Building on the U.S. Conference of Mayors event held in Boston earlier this summer, cities across the United States have been inspired by the wide array of summer learning opportunities afforded to Boston-area youth. Louisville’s Jefferson County Public Schools, which serves over 100,000 students in 172 schools, are preparing to launch a similar network of summer learning opportunities beginning in the summer of 2019.
In preparation for next summer, these education leaders visited two community-based Summer Learning Academy sites participating in the 2018 5th Quarter of Summer Learning. Their first stop was to DotHouse Health, a holistic community health center that serves 50 Boston students in grades 6-8. This summer, students are exploring the essential question is “What does it take to be a better you?” Our guests observed ELA and math courses in the morning, during which they were able to ask students what they enjoyed best about summer programming and hear how the 5th Quarter feels different than at the traditional school day. Academic programming at DotHouse Health is followed by lunch and then enrichment activities in the afternoon, including sports, art, creative writing, media, finance and health education. Visitors were able to sit down and speak with Michelle Rue, DotHouse Health’s Director of Community Programs and Brie El-Parker, the site’s BPS Coordinator and Dr. William Henderson Inclusion Elementary School teacher. Michelle and Brie provided our guests with a comprehensive overview of their participation in the 5th Quarter, along with thoughts about how school districts and community agencies can work in unison to best connect and serve young people.

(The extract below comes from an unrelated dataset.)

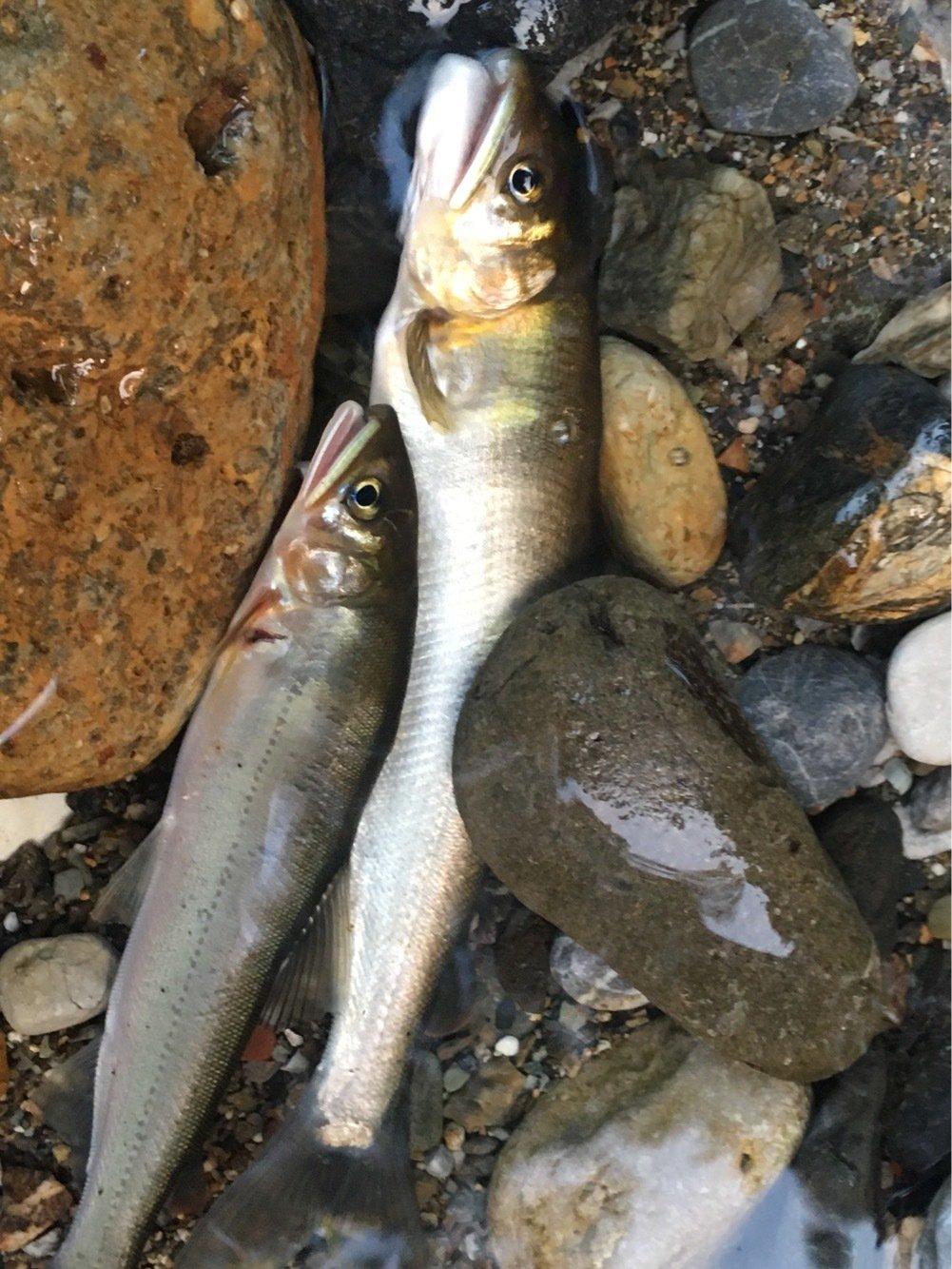 グランダーさんの投稿画像,写っている魚はアユ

After observing the rigorous academic component of the 5th Quarter of Summer Learning, our guests’ next stop was to Freedom House, located in the Grove Hall neighborhood of Roxbury. There, guests were treated to the enrichment aspect of summer programming. At Freedom House, 50 students in grades 9-12 not only engage in dual enrollment coursework at the Benjamin Franklin Institute of Technology, but they’re also learning about marketing, branding, and sales in the afternoon. This summer, students will help Freedom House develop and launch a number of new marketing and branding strategies. Our visitors enjoyed the opportunity to see these hands-on enrichment sessions in action. Observing students dive into the art of digital marketing and branding, and practice developing a sales pitch, were among the highlights of the day.
Jefferson County Public Schools staff left not only impressed by the level of attention, detail, and care staff put into their work with youth, but the high level of engagement and connectivity exuded by the young people involved in the 5th Quarter. Our guests returned to Louisville with a number of new strategies and plans to start cultivating a similarly vast array of summer opportunities for youth. Many thanks to the agencies that hosted this visit and for all of our program partners who have helped elevate Boston as a national leader in summer learning.